>>>

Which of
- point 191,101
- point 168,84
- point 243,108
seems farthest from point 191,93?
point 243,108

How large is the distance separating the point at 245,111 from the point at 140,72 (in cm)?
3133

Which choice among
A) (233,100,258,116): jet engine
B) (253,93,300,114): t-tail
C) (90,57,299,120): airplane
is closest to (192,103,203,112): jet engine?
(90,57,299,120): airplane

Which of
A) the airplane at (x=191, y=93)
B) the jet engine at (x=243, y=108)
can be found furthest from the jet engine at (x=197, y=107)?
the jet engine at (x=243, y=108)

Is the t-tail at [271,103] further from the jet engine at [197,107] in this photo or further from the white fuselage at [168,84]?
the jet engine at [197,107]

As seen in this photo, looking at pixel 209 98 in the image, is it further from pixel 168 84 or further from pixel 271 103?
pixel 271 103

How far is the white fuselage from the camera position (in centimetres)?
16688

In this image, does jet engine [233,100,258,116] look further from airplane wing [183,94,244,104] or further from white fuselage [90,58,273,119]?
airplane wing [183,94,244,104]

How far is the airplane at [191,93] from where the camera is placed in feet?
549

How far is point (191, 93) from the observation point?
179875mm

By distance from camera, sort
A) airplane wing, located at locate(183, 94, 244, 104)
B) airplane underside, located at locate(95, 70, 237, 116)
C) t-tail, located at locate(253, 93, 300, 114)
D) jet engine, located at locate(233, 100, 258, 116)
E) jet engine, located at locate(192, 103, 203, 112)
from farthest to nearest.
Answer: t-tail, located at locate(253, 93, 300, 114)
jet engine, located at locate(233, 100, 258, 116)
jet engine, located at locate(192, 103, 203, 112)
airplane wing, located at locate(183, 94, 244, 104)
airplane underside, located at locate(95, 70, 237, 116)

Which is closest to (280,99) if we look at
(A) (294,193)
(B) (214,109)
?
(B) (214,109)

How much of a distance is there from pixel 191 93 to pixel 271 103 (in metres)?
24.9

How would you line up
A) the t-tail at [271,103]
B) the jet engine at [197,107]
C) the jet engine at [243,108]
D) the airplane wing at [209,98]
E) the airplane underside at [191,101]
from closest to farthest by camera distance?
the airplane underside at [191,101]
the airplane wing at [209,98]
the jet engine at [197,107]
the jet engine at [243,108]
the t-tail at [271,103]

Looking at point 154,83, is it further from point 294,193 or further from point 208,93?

<<<
>>>

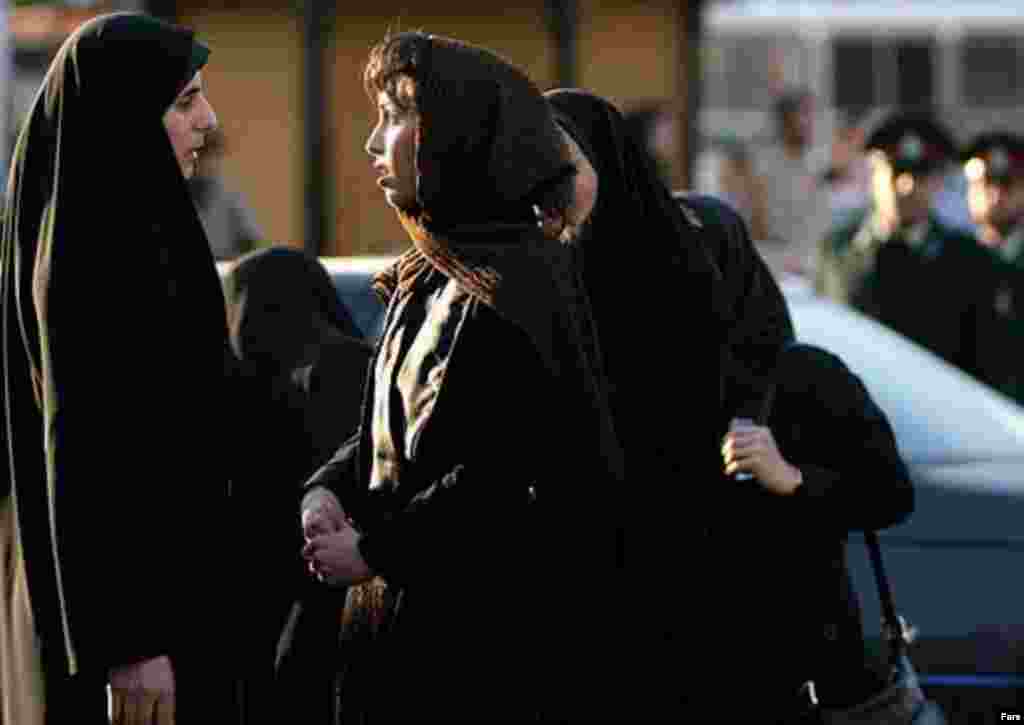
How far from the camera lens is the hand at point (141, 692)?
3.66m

<<<

Reproduce everything from the line containing "By distance from camera, sort" down to the line containing "D) jet engine, located", changing "airplane" to "aircraft" and leaving all other text unaltered.

• Full solution
By distance from camera, sort
A) aircraft wing, located at locate(183, 94, 244, 104)
B) aircraft underside, located at locate(95, 70, 237, 116)
C) t-tail, located at locate(253, 93, 300, 114)
D) jet engine, located at locate(233, 100, 258, 116)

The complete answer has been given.